If there is a recurrence rule that we do not support, can we first
pop up this message and then replace it with the recurrence rule
editing UI if the user chooses to continue.
*******
Currently, Chandler does not support
editing this recurrence rule: xxxx
If you continue to edit, you will lose the
current recurrence rule.
[Cancel] [Continue]
*****
It would be nice to try out the "sheet-dialog" even if only on Linux
and Windows. However, if this creates extra work, I think we should
punt it to Future. It would be better for us to switch all modal
dialogs to the sheet-dialog anyway, preferably on all 3 platforms.
Mimi
On Jul 8, 2008, at 2:27 PM, Grant Baillie wrote:
So, with Nick Parlante's most excellent patch for Bug 8087 (Support
more recurrence rules), we have a nifty custom recurrence dialog
(patch attached to that bug). However, there are a few questions
that have come up that I'd like to air out here rather than in the
bug:
* Highly custom recurrence: While the dialog does support some
useful recurrence rules beyond the pre-existing set, it doesn't
cover the full gamut of what's available in icalendar. Some
examples include:
- recurrence defined by a series of RDATEs rather than an RRULE
- recurrence defined by more than one RRULE
- complex combinations of RRULE parameters (e.g. the "payday rule"
FREQ=MONTHLY;BYDAY=MO,TU,WE,TH,FR;BYSETPOS=-1)
- sub-day occurrences, i.e. BYHOUR/BYMINUTE/BYSECOND
With this in mind, what's the best way in the UI to indicate that
the user may not want to edit the rule because of potential data loss?

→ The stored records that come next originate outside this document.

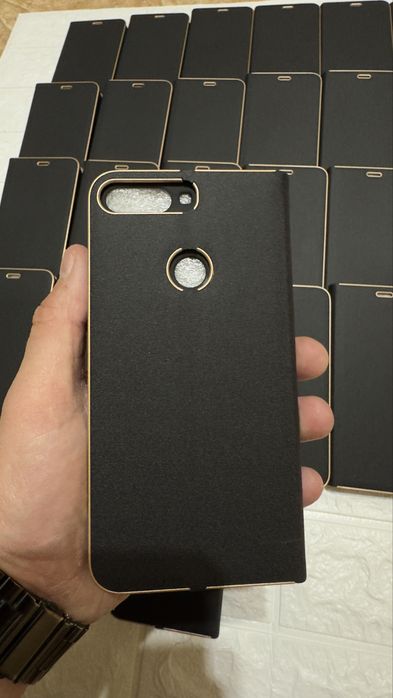 Чохли книжка для Huawei Y7 2018.Y7 Prime 2018.Honor 7C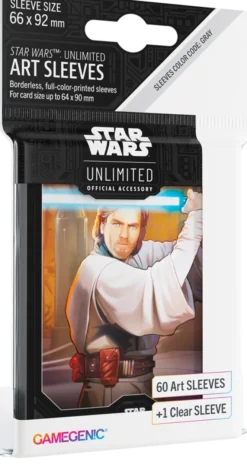 Star Wars Unlimited : Art Sleeves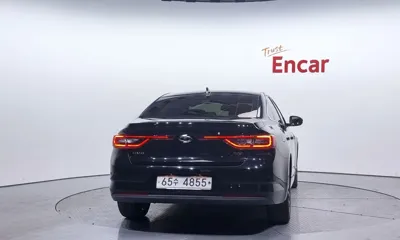 Renault-KoreaSamsung SM6 2017, 109321 км, за 6622.51 USD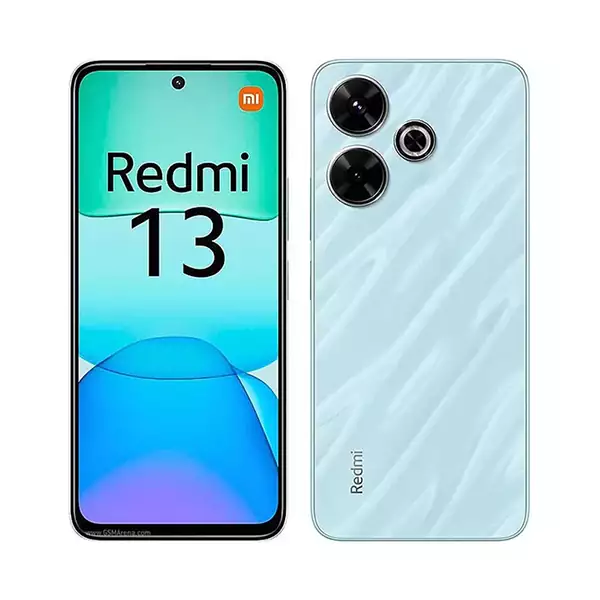 گوشی موبایل شیائومی Redmi 13 حافظه 256 گیگابایت و رم 8 گیگابایت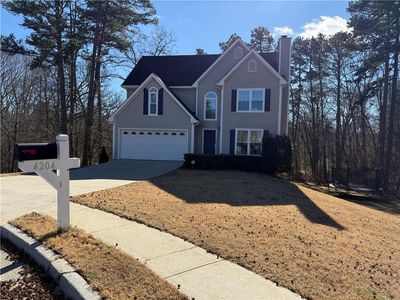 4204 Parclane Mill Way, Buford, GA, 30519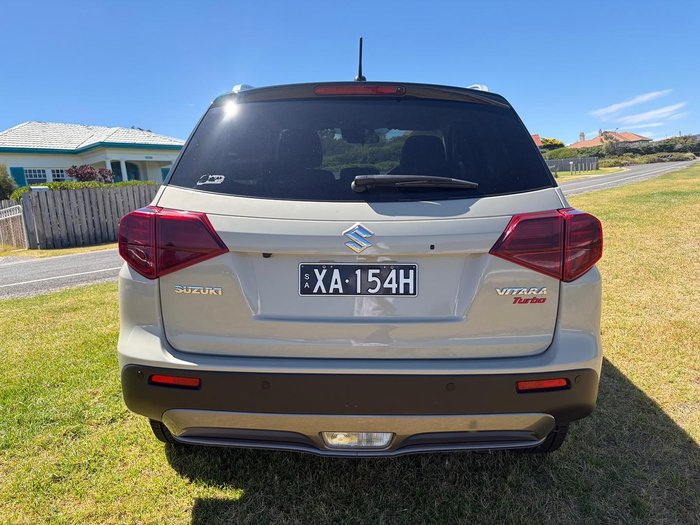 2019 Suzuki Vitara Turbo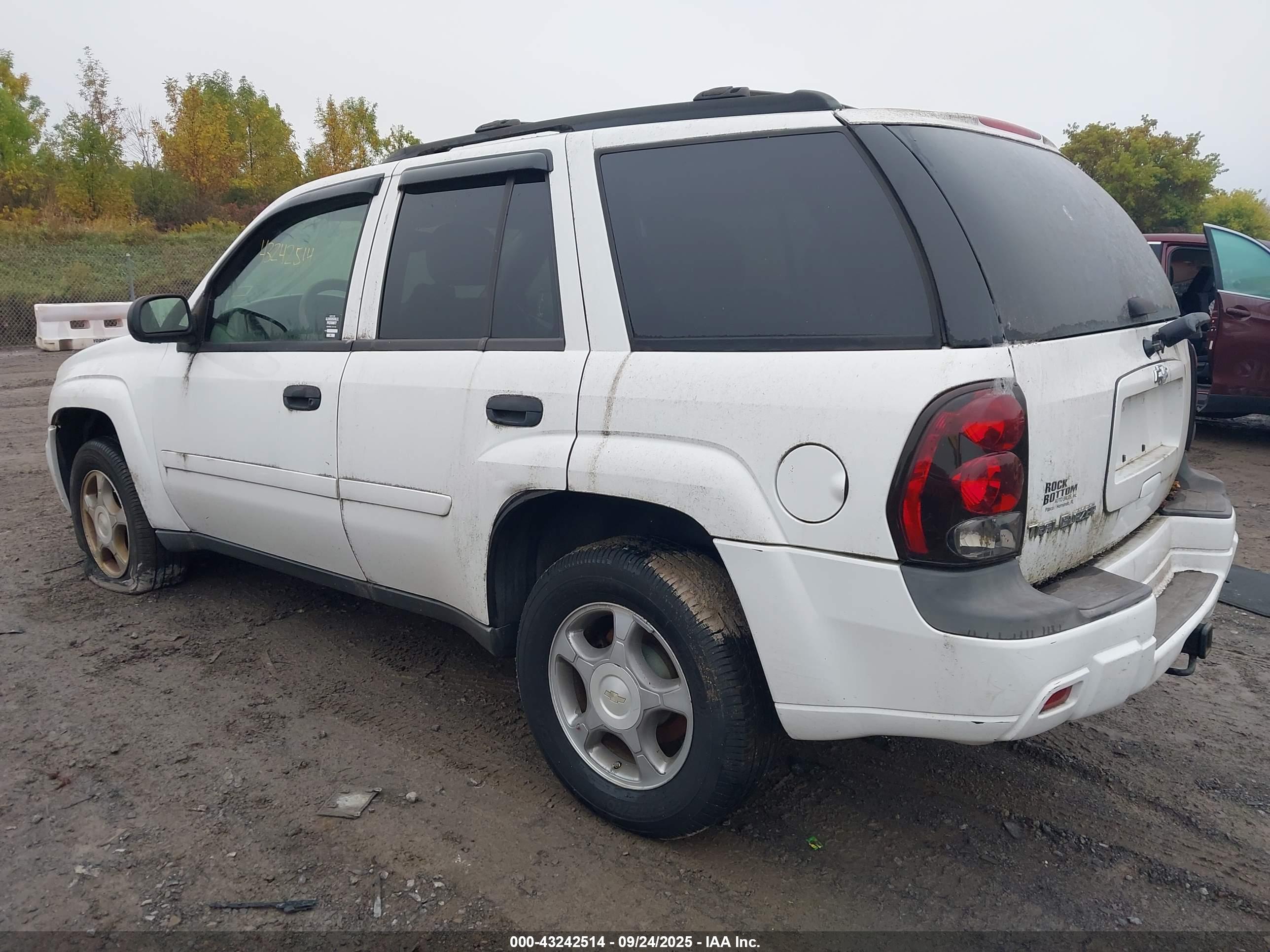 CHEVROLET TRAILBLAZER image 3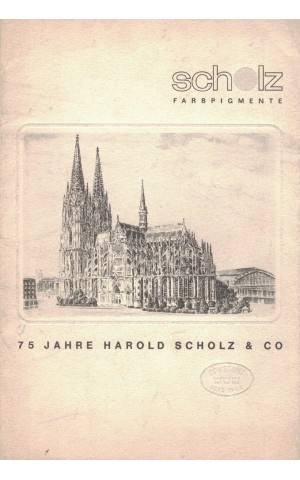 75 Jahre Harold Scholz & Co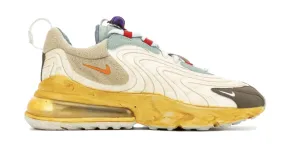 TRAVIS SCOTT NIKE AIR MAX 270 REACT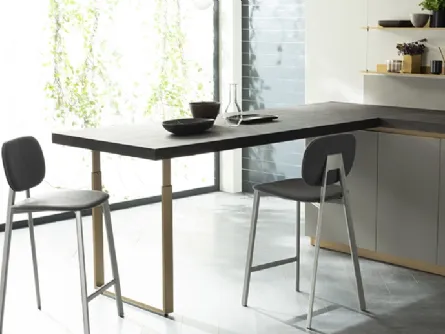 Sgabello Painter di Scavolini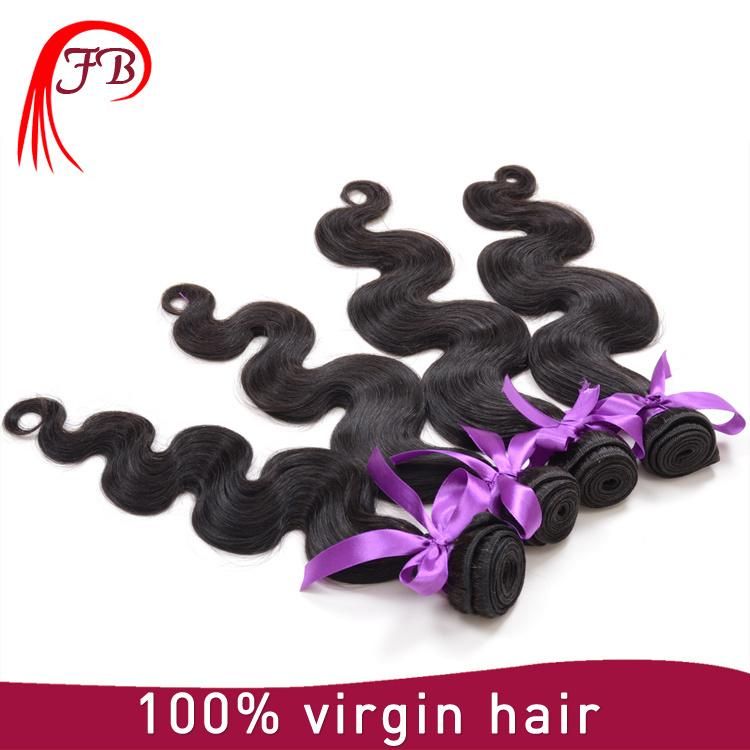 New Top Product 100% Mongolian Body Remy Weaving Virgin Hair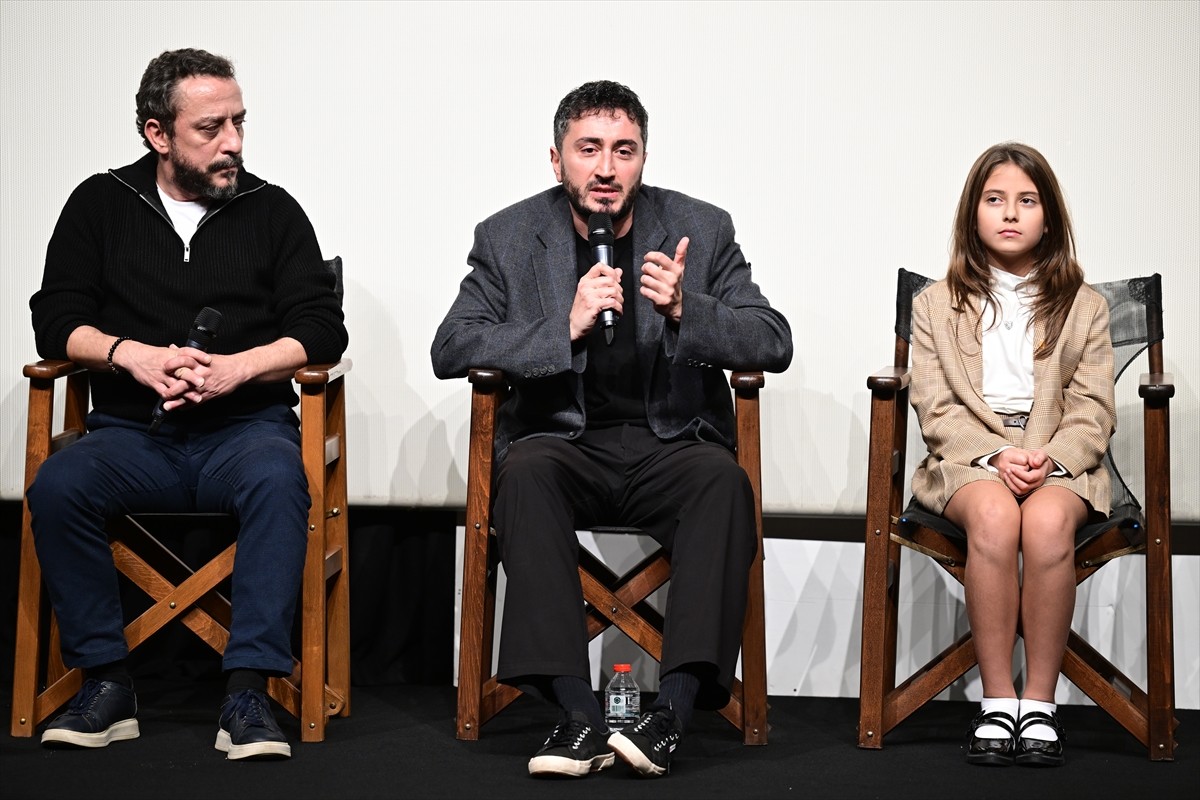 Bu yıl 62'ncisi düzenlenen Uluslararası Antalya Altın Portakal Film Festivali kapsamında Ulusal...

* The WKST parameter. Currently Jeffrey is of the opinion that we
should not set WKST if the user can't actually edit it. However,
apparently Katie had some issue with that ... Katie, could you let
us know what that was? Also, I believe dateutil.rrule generates a
wkst internally, unless I've misunderstood the code, so that might
be tricky to avoid.
* Testing for equality: Given the amount of change that can take
place when we alter an event's recurrence, it is probably wise to
have the code do nothing if the user makes no changes. Jeffrey had
sketched out a way to do that, based on the dictionary of rrule key-
value pairs that the dialog returns. However, right now we don't
have code to convert the input rrule into such a dictionary,
although it could probably be written straightforwardly. Possibly
there's another approach (like noticing when the user change the
UI) that would work better.
* Modal dialog: As mentioned by Heikki in the bug, it would be nice
to have this not be a modal dialog. Unfortunately, the wx
functionality to do this (wx.PopupTransientWindow/wx.PopupWindow)
are not implemented on some platforms, so this would take some
work, unless someone knows of a better way here.